> **本文**
説明

情報配信システム、情報配信方法、情報配信用プログラム

【課題】 ユーザが希望する特定の地域の情報を提供すること。
【解決手段】 移動体が取得した移動地域の様子を表す情報をネットワークを介して取得する情報取得手段と、この取得した情報をネットワークを介して接続されたユーザ端末からの要求に応じて配信する情報配信手段とを備えると共に、移動体と当該移動体の移動地域情報とを関連付けて記憶する移動体情報記憶手段と、ユーザ端末から地域を指定する地域指定情報を受信する指定情報受信手段と、移動体情報記憶手段に記憶されている情報に基づいてユーザ端末から受信した地域指定情報に対応する移動体を特定する移動体特定手段と、を備え、情報配信手段が、特定された移動体から取得された情報をユーザ端末に送信する。

> **表示情報**

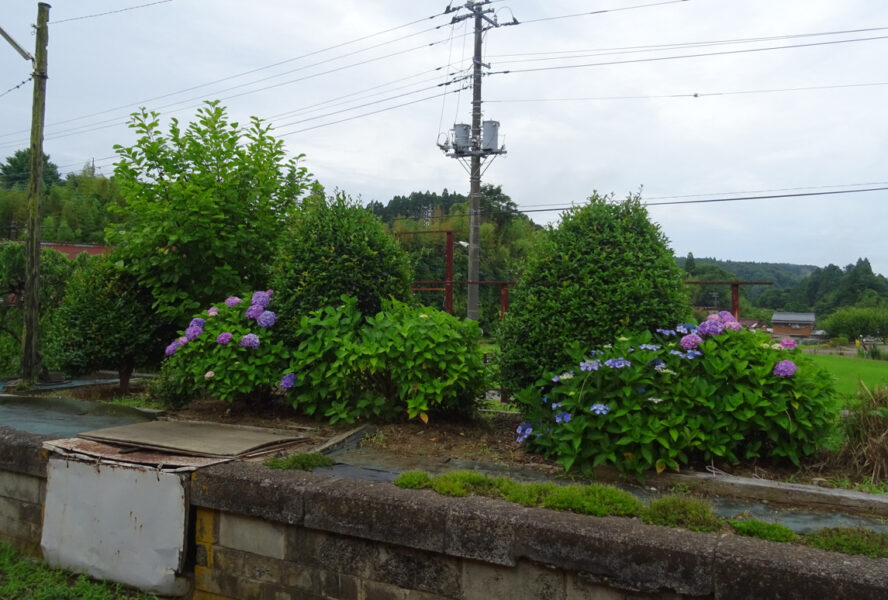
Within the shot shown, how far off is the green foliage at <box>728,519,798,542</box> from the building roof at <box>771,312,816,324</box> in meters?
50.4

> **取り組む課題**
**a)** 本文の「情報配信システム、情報配信方法、情報配信用プログラム」から「情報をユーザ端末に送信する。」までを、一字も変えずに書き写して示しなさい。
**b)** 本文の【解決手段】に出てくる、「手段」で終わる名称をすべて挙げなさい。
一覧の情報は使わなくてよい。

> **最終解答**
**a)**
情報配信システム、情報配信方法、情報配信用プログラム

【課題】 ユーザが希望する特定の地域の情報を提供すること。
【解決手段】 移動体が取得した移動地域の様子を表す情報をネットワークを介して取得する情報取得手段と、この取得した情報をネットワークを介して接続されたユーザ端末からの要求に応じて配信する情報配信手段とを備えると共に、移動体と当該移動体の移動地域情報とを関連付けて記憶する移動体情報記憶手段と、ユーザ端末から地域を指定する地域指定情報を受信する指定情報受信手段と、移動体情報記憶手段に記憶されている情報に基づいてユーザ端末から受信した地域指定情報に対応する移動体を特定する移動体特定手段と、を備え、情報配信手段が、特定された移動体から取得された情報をユーザ端末に送信する。

**b)** 情報取得手段、情報配信手段、移動体情報記憶手段、指定情報受信手段、移動体特定手段